This one did not

Apologies 

Look, I’m aware that I have yet to upload a post to my usual eloquent and charming standards, but I have to point out that I was at a hen’s party all weekend. 

And it’s hard to be anything other than a stinking mess incapable of stringing words together after downing two bottles of sparkling wine on a boat so please cut me some slack. 

Although, I must say I do appreciate your support in having checked to see what I’ve been doing lately. You are most kind and I assure you that my snarky tone is a sign of endearment. I’m allowing myself to think that I have become something of an addiction to you, in that you keep crawling back for whatever filth I happen to be peddling of a Sunday or Wednesday. I don’t want you to be hooked in a narcotic way, but maybe like a nice gentle Diet Coke addiction that slowly rots your insides and puts you at risk of developing dementia.

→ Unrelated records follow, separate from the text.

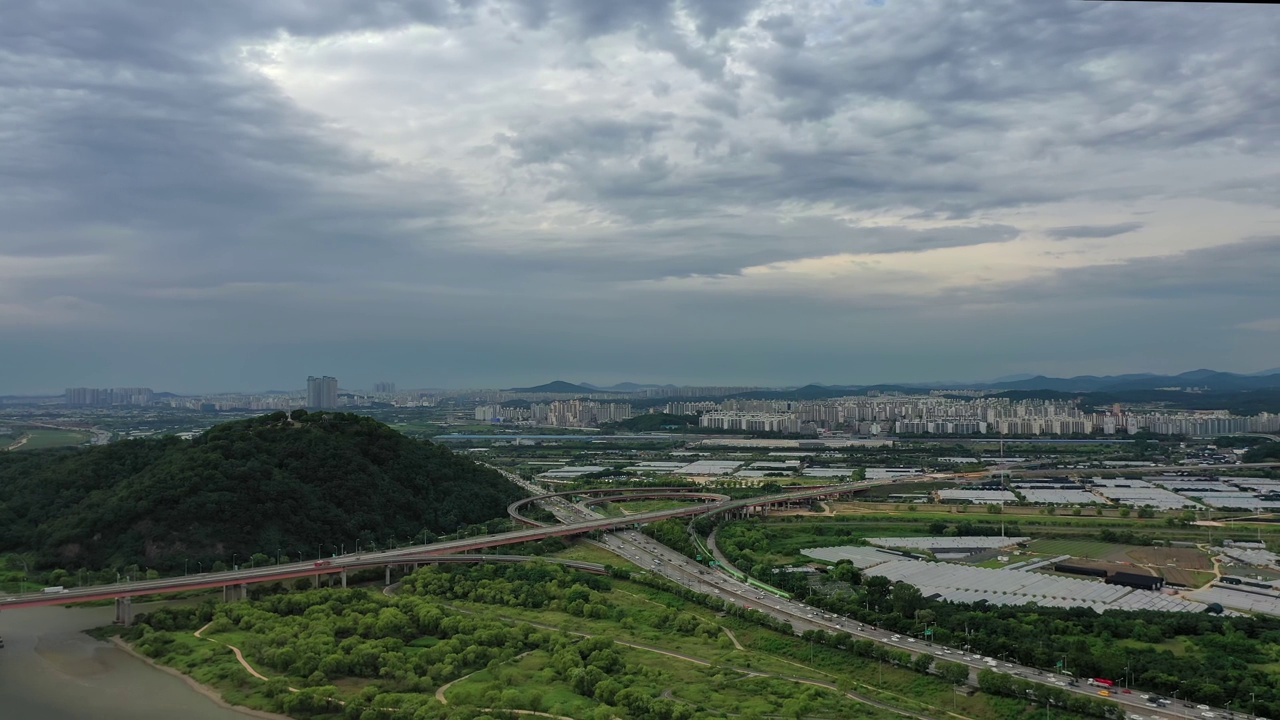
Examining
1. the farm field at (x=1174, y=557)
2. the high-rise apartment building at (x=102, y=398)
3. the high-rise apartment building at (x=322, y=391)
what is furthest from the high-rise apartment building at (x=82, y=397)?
the farm field at (x=1174, y=557)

Don’t get me wrong, I want you to get the shakes and suffer withdrawals without me but I’m not a monster.

I flatter myself to think that you might even depend on me for your happiness (whether that be that warm realisation of knowing you’re not as much of a shit as you thought you were by comparing yourself to me, or because you like my conversational tone – I really don’t need to know). If by some miracle you have developed a habit, I can assure you that Sunday and Wednesday hits will be regular, if not deflating. 

Anyway, suffice to say that I’m coming back on Wednesday and I might even have a yarn about a toe ring made from the hair to two strangers who became friends. I’m thinking of pitching the idea to filmmakers.